Automating shutdown of vm, help needed to bind to errors

I’ve written small function that forces vm shutdown, so if everything goes well at the end of training vm shutdowns itself. That works quite well, but when there is some kind of error (like CUDA out of memory) this won’t work because cell with my function will not be launched.

So how can I bind callback to python error handler or pytorch error handler?

Code:

def shutdown():
os.system(‘sudo shutdown -h now’)

you can create a shell script. Here’s an example:

#!/bin/bash

echo start script
echo shutdown

bash my_script.sh
If the first command fails, the second one will still be executed.

1 Like

That’s simple and brilliant idea, but won’t it only work for python scripts and not for jupyter notebooks?

Not sure what the behavior will be with notebooks. If an error crashes and stops the process it should work too.

An elegant way could be to use a callback. From what I see the after_fit gets called whether an exception occurs or not.
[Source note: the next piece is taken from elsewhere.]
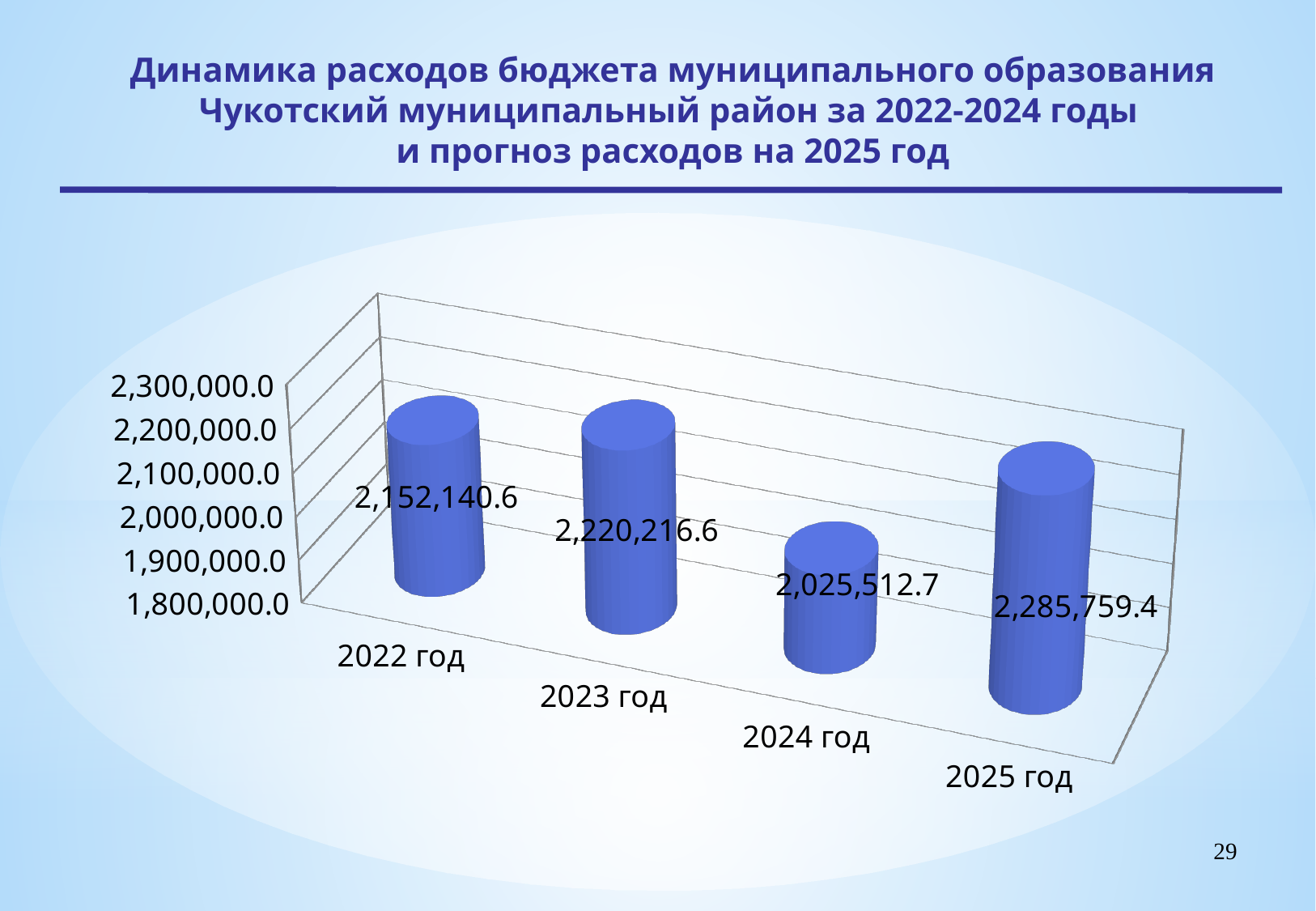
Which year has the lowest value on the chart? 2024 год Which year has the highest value on the chart? 2025 год What kind of chart is shown on the slide? bar chart Which is larger, the value for 2023 год or the value for 2022 год? 2023 год What is the value shown for 2022 год? 2,152,140.6 What is the value shown for 2025 год? 2,285,759.4 How many years (categories) are shown on the chart? 4 Does the value rise or fall from 2023 год to 2024 год? fall What is the value shown for 2024 год? 2,025,512.7 What is the difference between the values for 2023 год and 2022 год? 68,076.0 Is the value for 2024 год greater or less than 2,100,000.0? less What is the difference between the values for 2025 год and 2024 год? 260,246.7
Here is a minimal example:

from fastai2.data.all import *
from fastai2.callback.all import *
from fastai2.learner import Learner

data = torch.rand((100,2)) 
db = DataBlock(get_x = lambda x:x[:1], get_y=lambda x:x[1:])
dls = db.dataloaders(data)

class MyModel(torch.nn.Module):
    def __init__(self):
        super().__init__()
        self.layer = nn.Linear(1,1)
    
    def forward(self, x):
        #raise Exception #uncomment to see after_fit still called
        return self.layer(x)

class Shutdown(Callback):
    def after_fit(self):
        print('after fit')
        #os.system('sudo shutdown -h now')
    
learn = Learner(dls, MyModel(), loss_func = F.mse_loss, cbs = Shutdown)
learn.fit_one_cycle(3)
4 Likes

Thank You, this is exactly what I was looking for :slight_smile:

Nice!